Thursday, December 22, 2005

Hoping to Find Something Suspicious

"Bush administration officials believe it is not possible, in a large-scale eavesdropping effort, to provide the kind of evidence the [FISA] court requires to approve a warrant. Sources knowledgeable about the program said there is no way to secure a FISA warrant when the goal is to listen in on a vast array of communications in the hopes of finding something that sounds suspicious."

--WashPost, 22 Dec. 2005, p. A1

Hoping to find something that sounds suspicious. Listening in on a vast array of communications.

All you putative conservatives out there ... you're gonna be comfortable with this program, right? when there's a liberal Democrat back in the White House? Listening in on a vast array of communications, hoping to find something that sounds suspicious? That suits you?

Then what exactly is it that you're trying to CONSERVE? Inquiring minds want to know.
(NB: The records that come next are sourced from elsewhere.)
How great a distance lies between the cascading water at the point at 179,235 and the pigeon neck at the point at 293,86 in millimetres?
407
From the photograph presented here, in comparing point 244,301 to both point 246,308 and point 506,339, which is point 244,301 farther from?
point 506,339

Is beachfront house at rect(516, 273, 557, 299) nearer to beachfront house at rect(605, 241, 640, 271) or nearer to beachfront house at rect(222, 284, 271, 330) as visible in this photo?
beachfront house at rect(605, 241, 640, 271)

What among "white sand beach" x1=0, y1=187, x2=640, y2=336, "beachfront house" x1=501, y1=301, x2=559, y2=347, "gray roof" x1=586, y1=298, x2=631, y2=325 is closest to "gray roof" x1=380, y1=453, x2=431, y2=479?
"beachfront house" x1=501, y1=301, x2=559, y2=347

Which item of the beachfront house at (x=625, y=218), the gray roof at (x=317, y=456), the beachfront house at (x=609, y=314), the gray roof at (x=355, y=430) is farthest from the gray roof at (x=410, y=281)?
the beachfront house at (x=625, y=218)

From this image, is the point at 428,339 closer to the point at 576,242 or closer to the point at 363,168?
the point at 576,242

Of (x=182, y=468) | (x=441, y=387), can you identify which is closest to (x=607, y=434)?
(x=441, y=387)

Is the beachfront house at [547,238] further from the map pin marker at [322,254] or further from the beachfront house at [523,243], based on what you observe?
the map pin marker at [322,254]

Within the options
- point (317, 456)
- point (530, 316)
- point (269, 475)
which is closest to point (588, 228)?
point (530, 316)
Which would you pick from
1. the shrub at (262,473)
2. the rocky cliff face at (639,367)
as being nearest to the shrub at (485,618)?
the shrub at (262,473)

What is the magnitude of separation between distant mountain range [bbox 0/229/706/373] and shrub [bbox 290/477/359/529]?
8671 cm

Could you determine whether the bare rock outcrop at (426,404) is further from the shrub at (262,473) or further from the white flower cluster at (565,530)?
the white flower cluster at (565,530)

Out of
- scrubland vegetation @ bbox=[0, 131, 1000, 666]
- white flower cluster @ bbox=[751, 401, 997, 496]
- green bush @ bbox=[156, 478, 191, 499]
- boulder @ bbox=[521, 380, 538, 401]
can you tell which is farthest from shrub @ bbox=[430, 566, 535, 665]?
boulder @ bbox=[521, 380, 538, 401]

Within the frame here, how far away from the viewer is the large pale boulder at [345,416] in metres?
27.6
The president's dictatorial powers, asserted in the matter discussed above, have already led one FISA judge to resign in protest. Now others on the court are openly asking questions: What is the president doing, and why is he doing it without legal authority? The presiding FISA judge, Colleen Kollar-Kotelly, who also sits on the U.S. District Court for the District of Columbia, intends to get to the bottom of it and is summoning all the other ten FISA judges to a briefing with administration officials soon after Christmas.